I had planned to spend New Year’s Day at the Statue Park
, which is somewhere
on the outskirts of town, inspecting the detritus from the years of Soviet rule. After 1989 it was decided that all the less-securely attached monuments shouldn’t be destroyed, but all corralled together in some out-of-the-way place – sort of like a communist version of Monster Island. Unfortunately, you have to change buses at least once from the centre of town to get out there, and a lot of buses in Budapest use the same route numbers, but the numbers can mean very different things depending on what colour they are. So I spent most of the day ruminating upon another legacy of the communist era: riding around block after block of drab apartment towers until it got dark.
Even without the communist trappings, Budapest is still crammed with monuments and statues from different regimes. I was very reluctant to photograph them because most of the time I had no idea what they were
, and the ones I did know about all seemed to have been used at one time or another as a rallying point for some nationalist, fascist, or Stalinist group or other. What with all the rioting lately, I became paranoid about being seen as some sort of sympathiser and getting into yet another street altercation. At least at Statue Park I would have been safely classified as a tourist.
As well as the Mystery Bar that fed us on New Year’s Eve, I have to thank Café Eklektika for giving me shelter on the first, after I’d finally found my way back into the city. Apart from being the only bar in Hungary to have sufficiently gotten over the heady days of liberation to move their record collection on beyond 1990, they let me loll for as long as I wanted in a comfy couch drinking Mitteleuropan pilsner before stuffing myself with a New Year Stew of smoked pork and lentils. It made me realise how much I miss the cafés of Melbourne.

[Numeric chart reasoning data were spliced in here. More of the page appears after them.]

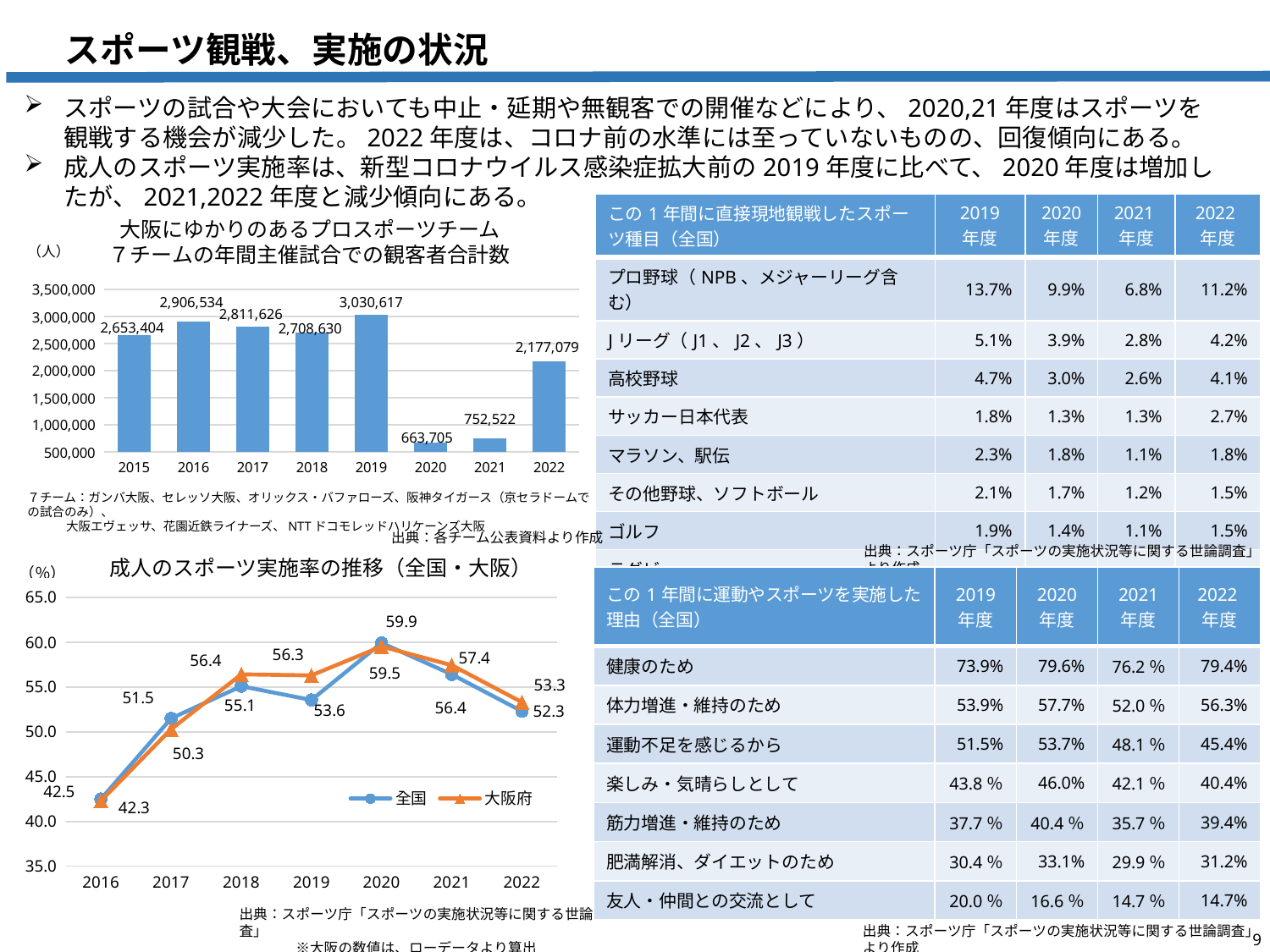
In the line chart 成人のスポーツ実施率の推移（全国・大阪）, what is the 大阪府 value for 2016? 42.3 In the bar chart of spectator totals for the 7 Osaka-related pro sports teams, what is the value for 2019? 3,030,617 In the bar chart of spectator totals for the 7 Osaka-related pro sports teams, which year has the lowest value? 2020 In the line chart 成人のスポーツ実施率の推移（全国・大阪）, which is larger in 2019, the 全国 value or the 大阪府 value? 大阪府 In the line chart 成人のスポーツ実施率の推移（全国・大阪）, what is the 全国 value for 2020? 59.9 In the bar chart of spectator totals for the 7 Osaka-related pro sports teams, what is the difference between the 2021 and 2020 values? 88,817 In the bar chart of spectator totals for the 7 Osaka-related pro sports teams, how many years are shown? 8 What kind of chart is the top-left chart showing spectator totals for the 7 Osaka-related pro sports teams? bar chart In the line chart 成人のスポーツ実施率の推移（全国・大阪）, what is the difference between the 大阪府 values for 2021 and 2022? 4.1 In the line chart 成人のスポーツ実施率の推移（全国・大阪）, how many series does the legend list? 2 In the bar chart of spectator totals for the 7 Osaka-related pro sports teams, which year has the highest value? 2019 In the bar chart of spectator totals for the 7 Osaka-related pro sports teams, is the value for 2022 greater or less than 2,000,000? greater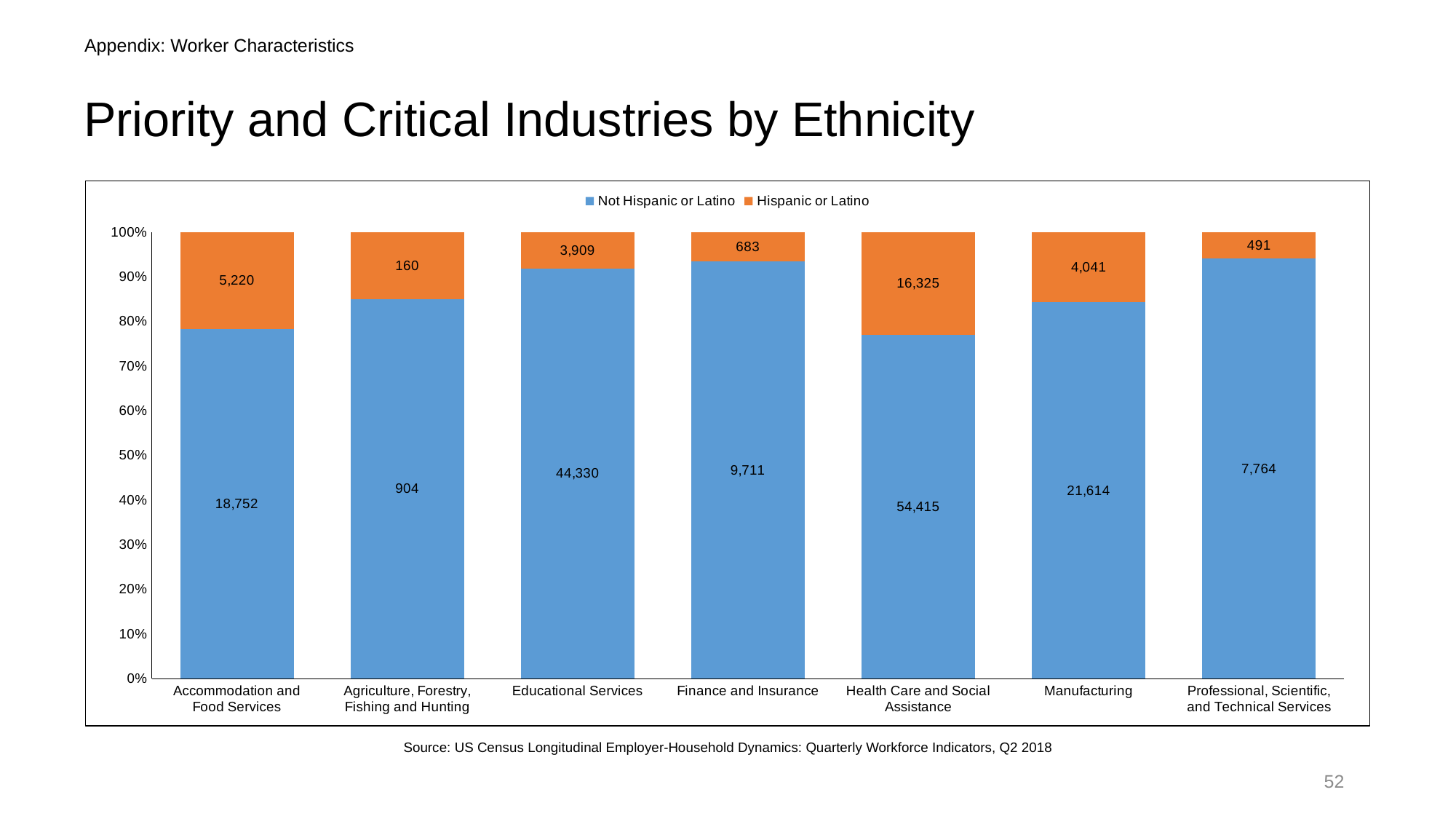
How many series does the legend list? 2 What is the Hispanic or Latino value for Manufacturing? 4,041 Which is larger: the Hispanic or Latino value for Educational Services or for Manufacturing? Manufacturing What kind of chart is shown on the slide? Stacked bar chart What is the total of the Finance and Insurance bar (Not Hispanic or Latino plus Hispanic or Latino)? 10,394 What is the Hispanic or Latino value for Accommodation and Food Services? 5,220 What is the Not Hispanic or Latino value for Health Care and Social Assistance? 54,415 What is the difference between the Not Hispanic or Latino and Hispanic or Latino values for Manufacturing? 17,573 Which industry has the lowest Not Hispanic or Latino value? Agriculture, Forestry, Fishing and Hunting Is the Not Hispanic or Latino share of the Health Care and Social Assistance bar greater or less than 80%? less How many industries are shown on the x axis? 7 Which industry has the highest Hispanic or Latino value? Health Care and Social Assistance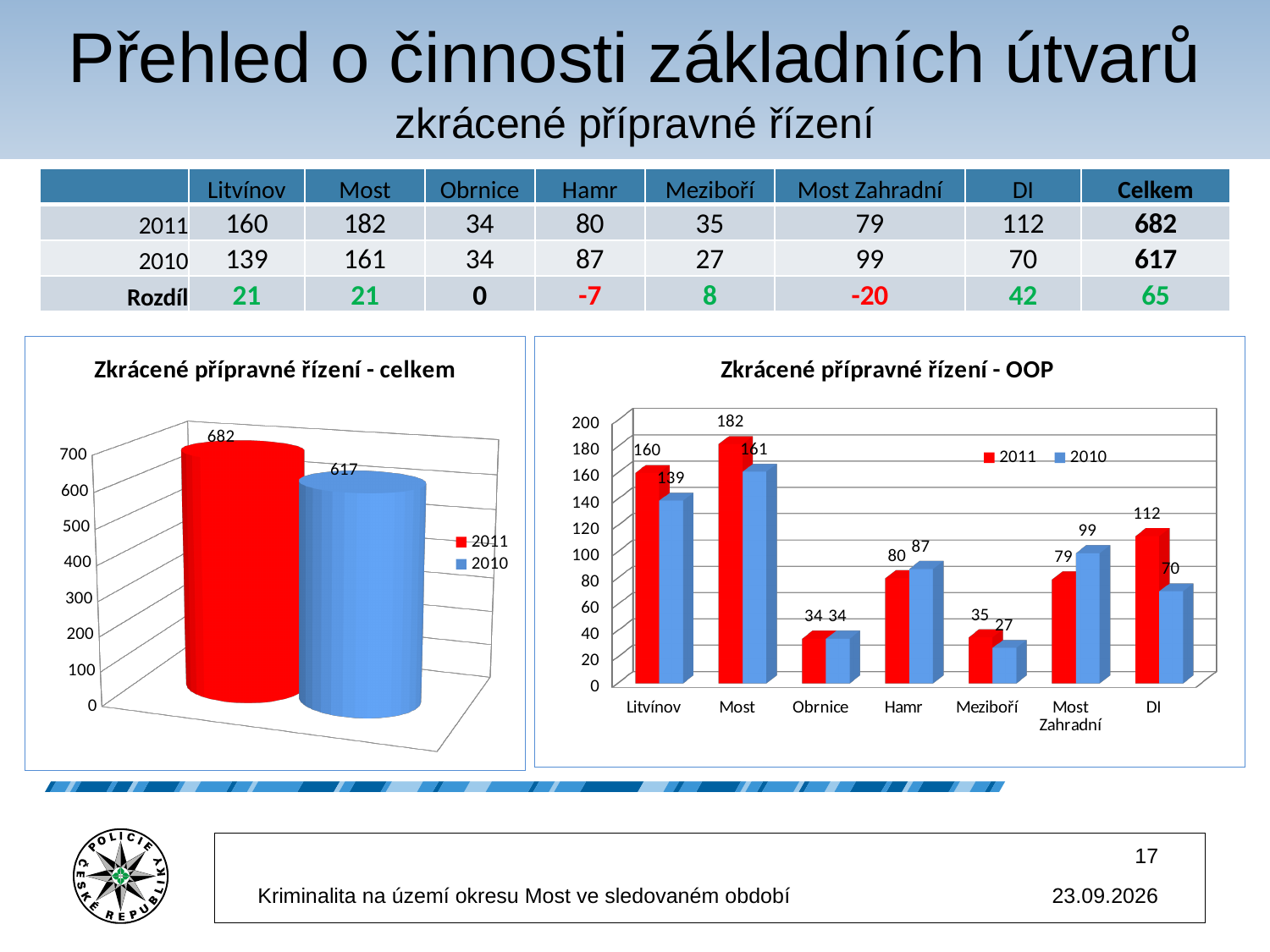
In the chart 'Zkrácené přípravné řízení - OOP', which category has the highest 2011 value? Most What kind of chart is 'Zkrácené přípravné řízení - OOP'? Bar chart In the chart 'Zkrácené přípravné řízení - celkem', what is the difference between the 2011 and 2010 values? 65 In the chart 'Zkrácené přípravné řízení - OOP', which category has the lowest 2010 value? Meziboří In the chart 'Zkrácené přípravné řízení - celkem', what is the value for 2010? 617 In the chart 'Zkrácené přípravné řízení - OOP', what is the 2011 value for Most? 182 In the chart 'Zkrácené přípravné řízení - OOP', what is the difference between the 2011 and 2010 values for DI? 42 How many categories are shown on the x axis of the chart 'Zkrácené přípravné řízení - OOP'? 7 In the chart 'Zkrácené přípravné řízení - OOP', which is larger for Hamr: the 2011 value or the 2010 value? 2010 In the chart 'Zkrácené přípravné řízení - celkem', what is the value for 2011? 682 How many series does the legend of the chart 'Zkrácené přípravné řízení - OOP' list? 2 In the chart 'Zkrácené přípravné řízení - OOP', what is the 2010 value for Most Zahradní? 99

A substantial part of any European vacation is properly spent watching TV. The whole time I was there, the Italian channel (of course) on the little telly in my communist-era hostel-turned-hotel obsessed over Saddam Hussein’s execution. They really miss Mussolini, don’t they? Meanwhile, the German telly was showing the 2006 German Comedy Award [sic]. They didn’t even spell “Comedypreis” with a K – pathetic! I switched on for a bit and saw a bloke in a rubber nose. The Hungarian stations all seemed to be showing karaoke at a local bar.
The accolades are coming thick and fast. Having only just recovered from the shock of being named Time Magazine’s Person of the Year for 2006
, I’ve returned home to find that The National Library of Australia has decided that a blog devoted to gratuitous references to Jeremy Bentham is an “electronic publication of lasting cultural and research value of national significance”. So they’re archiving Boring Like A Drill on a server somewhere in Fyshwick
, I guess. A winner is me!
These things come in threes, so I expect an envelope from Reader’s Digest any day now.